Ci sono casi in cui le nuove tecnologie non solo aiutano, ma anzi si rendono indispensabili per poter fruire di cose che altrimenti non potremmo vedere.
È il caso del padiglione multimediale del futuro Museo diocesano di Amatrice e Accumoli (MuDa), inaugurato ad Amatrice a conclusione della prima edizione del Forum delle Comunità Laudato si’.
Dopo il sisma, le opere d’arte salvate dalla devastazione sono state messe in sicurezza nel deposito dei Carabinieri Forestale di Cittaducale ed in altri depositi adibiti per accoglierle e salvaguardarle al meglio.
Ma ci vorrà del tempo per restaurare tutte queste opere e rimetterle nelle loro chiese una volta ricostruite. Nel frattempo, per poter fruire di tanta bellezza e divulgarla, la diocesi di Rieti ha pensato di realizzare, all’interno dell’area della ‘Casa del Futuro’ progettata dall’architetto Stefano Boeri, uno spazio museale che contiene l’esposizione multimediale di alcune delle opere recuperate dalle chiese di Accumoli e Amatrice.
Le nuove tecnologie sono state dunque utilizzate per ricostruire tridimensionalmente opere “fortemente identitarie”, come la celebre tavola dipinta della Madonna di Cossito, che aprirà lo spazio espositivo. La scansione tridimensionale di una selezione di sculture e oggetti sacri ha permesso di ricostruire modelli digitali il più possibile simili ai loro corrispettivi reali. La fruizione delle opere richiama i tradizionali sistemi espositivi, intrecciati all’interazione tramite dispositivi mobili. Scaricando, infatti, l’applicazione “MuDA AR” da Apple Store o Play Store e inquadrando con la fotocamera degli smartphone e dei tablet, le immagini poste sui piedistalli o stampate sul materiale informativo dell’esposizione, i visitatori vedranno comparire le opere riprodotte digitalmente e percepibili come presenti nell’ambiente reale.
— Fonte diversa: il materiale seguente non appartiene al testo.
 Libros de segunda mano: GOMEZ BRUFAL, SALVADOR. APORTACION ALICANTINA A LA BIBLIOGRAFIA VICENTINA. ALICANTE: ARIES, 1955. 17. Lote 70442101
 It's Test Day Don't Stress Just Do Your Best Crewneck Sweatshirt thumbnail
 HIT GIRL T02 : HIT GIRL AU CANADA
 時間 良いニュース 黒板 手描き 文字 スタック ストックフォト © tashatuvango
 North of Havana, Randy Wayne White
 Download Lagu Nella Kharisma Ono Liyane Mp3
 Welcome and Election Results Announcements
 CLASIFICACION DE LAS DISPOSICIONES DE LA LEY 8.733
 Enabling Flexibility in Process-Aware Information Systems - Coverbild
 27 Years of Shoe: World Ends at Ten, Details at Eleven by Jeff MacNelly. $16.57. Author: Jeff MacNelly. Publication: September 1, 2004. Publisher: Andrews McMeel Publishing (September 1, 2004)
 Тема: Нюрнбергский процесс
A creare l’applicazione il giovane team di Particula Studio, con sede a Milano. Marco Pucci, Martina Coletti e Alexandre Cayuela Castilla erano presenti all’inaugurazione del padiglione, e spiegano le fasi del loro lavoro.
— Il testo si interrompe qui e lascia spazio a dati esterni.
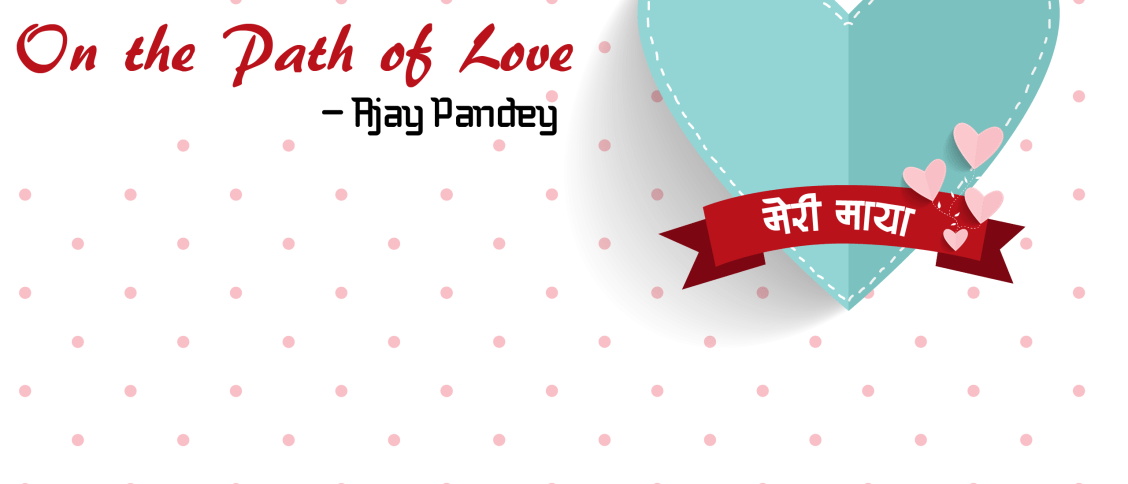on the path of love   Ajay Pandey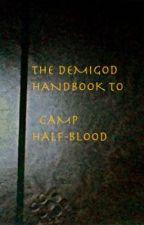 The Demigod Handbook of Camp Half-Blood by Alyyang123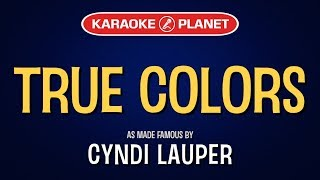 True Colors (Karaoke Version) - Cyndi Lauper | TracksPlanet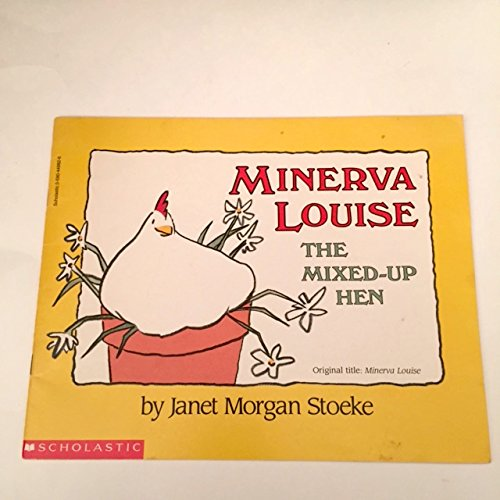 9780590449823: Minerva Louise: The Mixed-up Hen (Minerva Louise)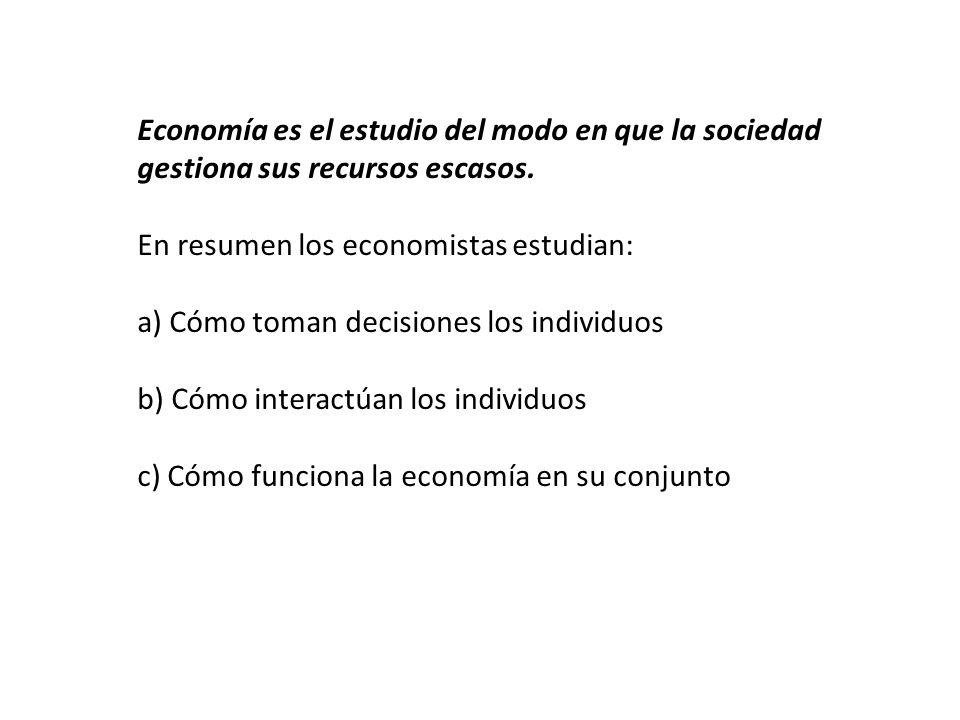 Economía es el estudio del modo en que la sociedad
«Quando siamo stati contattati dalla Diocesi di Rieti per lavorare alla progettazione di questa mostra sono emersi nel gruppo di lavoro Particula due sentimenti prevalenti: la soddisfazione di contribuire a un progetto destinato a un territorio ferito, e la determinazione ad affrontare una sfida inedita. Non ci si chiedeva di creare installazioni a supporto di un percorso museale già esistente, ma di pensare a come le nuove tecnologie potessero colmare il vuoto lasciato dalle opere recuperate in seguito al sisma del 2016 e non ancora pronte a essere esposte in sicurezza. Due i messaggi principali da trasmettere: raccontare l’impegno del settore Beni Culturali della Diocesi nella creazione del nuovo polo museale e creare una soluzione espositiva che riportasse quei beni al pubblico e al territorio, se non fisicamente almeno nella loro essenza fisica, concettuale ed emotiva. La scansione tridimensionale di una selezione di sculture e oggetti sacri ci ha permesso di ricostruire dei modelli digitali il più possibile simili ai loro corrispettivi reali. Per poterli fruire all’interno della mostra abbiamo pensato a una soluzione che ricorda i tradizionali sistemi espositivi intrecciati a un nuovo modo di interagire con la realtà, ovvero tramite dispositivi mobili ormai tanto diffusi e “integrati” nella dotazione psicofisica dell’essere umano da non costituire un ostacolo per la maggior parte del pubblico. Nell’inquadrare con la fotocamera dei dispositivi le immagini poste sui piedistalli o stampate sul materiale informativo della mostra è stato possibile far comparire le opere riprodotte digitalmente e percepibili come presenti nell’ambiente reale. La risposta dell’arte multimediale alla sfida della contemporaneità è quella di riallacciare i legami con una storia fatta riappropriazione e riprogrammazione delle tecniche e degli strumenti emergenti di ogni epoca. Per reinventare di volta in volta linguaggi differenti, portatori di spunti di riflessione e non di proclami; tenendo conto delle nuove complessità in cui siamo immersi e, con un approccio che ci auguriamo tendere verso un’ecologia della comunicazione come i nostri predecessori ci hanno indicato. Verso una tecnologia che arricchisce invece di impoverire le interazioni».